Of the great brand-loyalty debates — Ford or Chevy? John or Paul? Road Runner or Coyote? Newport or Marlboro? Orthodox or Reform? — only a very few people still sort themselves along one of the narrowest consumer dichotomies of all:
Marvel or DC?
Back when it mattered, you used to be certain. You would ally yourself and endlessly argue the merits in comic-book stores or at a convention at the airport Ramada. DC Comics, led by Superman, was for people who adored the fantasy, the Ubermensch triumphant. These readers loved skyscrapers and archvillains and sidekicks, billowing flags, unerring ethical strength.
Marvel, led by Spider-Man, was a place for the smart but troubled reader, the deeply weird. They loved the night, the underground, accidents in the lab. All that dialogue, so many thought balloons!

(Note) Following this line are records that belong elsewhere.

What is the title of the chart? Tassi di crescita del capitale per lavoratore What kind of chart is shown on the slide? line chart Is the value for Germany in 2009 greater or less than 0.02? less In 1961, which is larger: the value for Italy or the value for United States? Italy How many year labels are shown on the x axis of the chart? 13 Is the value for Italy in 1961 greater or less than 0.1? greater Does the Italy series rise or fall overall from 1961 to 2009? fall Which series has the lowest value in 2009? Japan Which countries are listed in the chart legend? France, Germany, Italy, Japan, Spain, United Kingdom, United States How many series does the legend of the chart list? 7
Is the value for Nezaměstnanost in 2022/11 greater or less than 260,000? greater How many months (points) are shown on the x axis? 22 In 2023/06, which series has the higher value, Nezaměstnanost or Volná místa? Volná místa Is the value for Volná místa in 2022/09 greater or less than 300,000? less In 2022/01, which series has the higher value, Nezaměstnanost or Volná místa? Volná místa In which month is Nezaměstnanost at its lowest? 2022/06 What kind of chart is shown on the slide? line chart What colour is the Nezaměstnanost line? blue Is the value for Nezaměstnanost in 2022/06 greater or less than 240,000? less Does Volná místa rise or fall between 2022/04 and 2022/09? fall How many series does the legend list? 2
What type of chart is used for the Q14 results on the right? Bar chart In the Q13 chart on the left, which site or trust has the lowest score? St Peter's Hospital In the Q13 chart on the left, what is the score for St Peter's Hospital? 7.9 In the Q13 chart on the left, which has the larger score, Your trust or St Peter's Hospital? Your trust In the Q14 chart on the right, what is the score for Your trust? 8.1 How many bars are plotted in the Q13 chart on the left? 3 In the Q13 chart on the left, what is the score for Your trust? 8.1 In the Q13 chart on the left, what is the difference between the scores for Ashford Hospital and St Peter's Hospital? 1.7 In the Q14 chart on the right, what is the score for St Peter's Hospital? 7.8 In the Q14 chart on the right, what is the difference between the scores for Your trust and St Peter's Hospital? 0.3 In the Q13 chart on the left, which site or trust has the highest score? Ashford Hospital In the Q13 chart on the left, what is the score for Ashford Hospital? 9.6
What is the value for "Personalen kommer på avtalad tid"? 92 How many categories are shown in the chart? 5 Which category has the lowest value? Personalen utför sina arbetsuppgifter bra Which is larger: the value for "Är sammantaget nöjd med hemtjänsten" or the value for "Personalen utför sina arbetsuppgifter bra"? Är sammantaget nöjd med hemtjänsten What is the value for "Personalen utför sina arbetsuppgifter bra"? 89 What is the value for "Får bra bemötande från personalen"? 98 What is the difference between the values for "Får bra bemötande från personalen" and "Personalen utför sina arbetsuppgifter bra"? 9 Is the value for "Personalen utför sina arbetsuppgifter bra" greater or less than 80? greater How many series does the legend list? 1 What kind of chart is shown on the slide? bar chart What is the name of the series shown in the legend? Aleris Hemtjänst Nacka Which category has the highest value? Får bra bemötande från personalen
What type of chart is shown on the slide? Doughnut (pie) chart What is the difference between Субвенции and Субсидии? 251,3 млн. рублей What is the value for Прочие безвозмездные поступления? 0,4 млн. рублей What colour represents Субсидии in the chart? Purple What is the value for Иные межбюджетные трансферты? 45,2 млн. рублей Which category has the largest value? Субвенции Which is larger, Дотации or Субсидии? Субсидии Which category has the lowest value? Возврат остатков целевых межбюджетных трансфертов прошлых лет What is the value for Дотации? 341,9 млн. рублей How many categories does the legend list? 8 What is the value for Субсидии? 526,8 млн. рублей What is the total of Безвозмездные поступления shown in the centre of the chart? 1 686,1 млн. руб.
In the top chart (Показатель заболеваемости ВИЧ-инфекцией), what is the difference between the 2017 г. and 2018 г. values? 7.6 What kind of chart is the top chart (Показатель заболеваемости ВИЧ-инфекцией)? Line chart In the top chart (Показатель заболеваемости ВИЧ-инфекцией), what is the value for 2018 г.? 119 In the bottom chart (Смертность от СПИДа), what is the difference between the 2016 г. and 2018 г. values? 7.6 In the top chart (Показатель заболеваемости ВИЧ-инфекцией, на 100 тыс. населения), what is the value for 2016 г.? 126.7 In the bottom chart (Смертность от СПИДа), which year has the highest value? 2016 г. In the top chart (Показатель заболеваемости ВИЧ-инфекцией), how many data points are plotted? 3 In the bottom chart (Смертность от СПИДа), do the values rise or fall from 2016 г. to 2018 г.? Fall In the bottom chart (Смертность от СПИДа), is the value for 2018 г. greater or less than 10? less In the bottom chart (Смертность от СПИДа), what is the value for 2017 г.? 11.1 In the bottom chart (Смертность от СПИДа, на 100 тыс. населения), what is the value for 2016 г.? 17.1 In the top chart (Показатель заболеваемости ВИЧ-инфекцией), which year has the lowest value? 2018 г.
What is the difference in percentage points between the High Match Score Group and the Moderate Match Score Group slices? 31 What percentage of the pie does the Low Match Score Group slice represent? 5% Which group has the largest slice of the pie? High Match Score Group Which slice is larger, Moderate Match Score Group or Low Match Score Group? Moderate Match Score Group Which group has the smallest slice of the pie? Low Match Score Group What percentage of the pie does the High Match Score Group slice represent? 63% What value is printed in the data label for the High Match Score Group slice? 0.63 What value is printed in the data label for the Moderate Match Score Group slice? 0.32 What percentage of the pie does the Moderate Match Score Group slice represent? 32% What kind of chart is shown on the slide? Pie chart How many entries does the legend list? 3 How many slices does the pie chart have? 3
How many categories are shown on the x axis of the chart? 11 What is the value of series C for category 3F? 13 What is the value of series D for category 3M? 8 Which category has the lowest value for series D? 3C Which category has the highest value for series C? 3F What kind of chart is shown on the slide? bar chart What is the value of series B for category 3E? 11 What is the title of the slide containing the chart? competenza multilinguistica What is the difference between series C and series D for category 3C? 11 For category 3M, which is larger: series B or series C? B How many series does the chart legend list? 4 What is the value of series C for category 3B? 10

The heroes always on some emotional ledge, and the hubris of it all — a grittiness that came with saving the world.
DC was about younger kids in back yards, wearing bath towel capes, leaping from treehouses.
Marvel was about older kids in basements, possibly stoned, deconstructing Thor.
DC invented places to go — Metropolis, Gotham City, Paradise Island.
In the Marvel universe, New York is New York, and it’s nothing but trouble.
DC: It was always the Fourth of July.
Marvel: It was always Halloween.
DC: Comic books are a wonderful escape.
Marvel: Comic books are a dark refuge.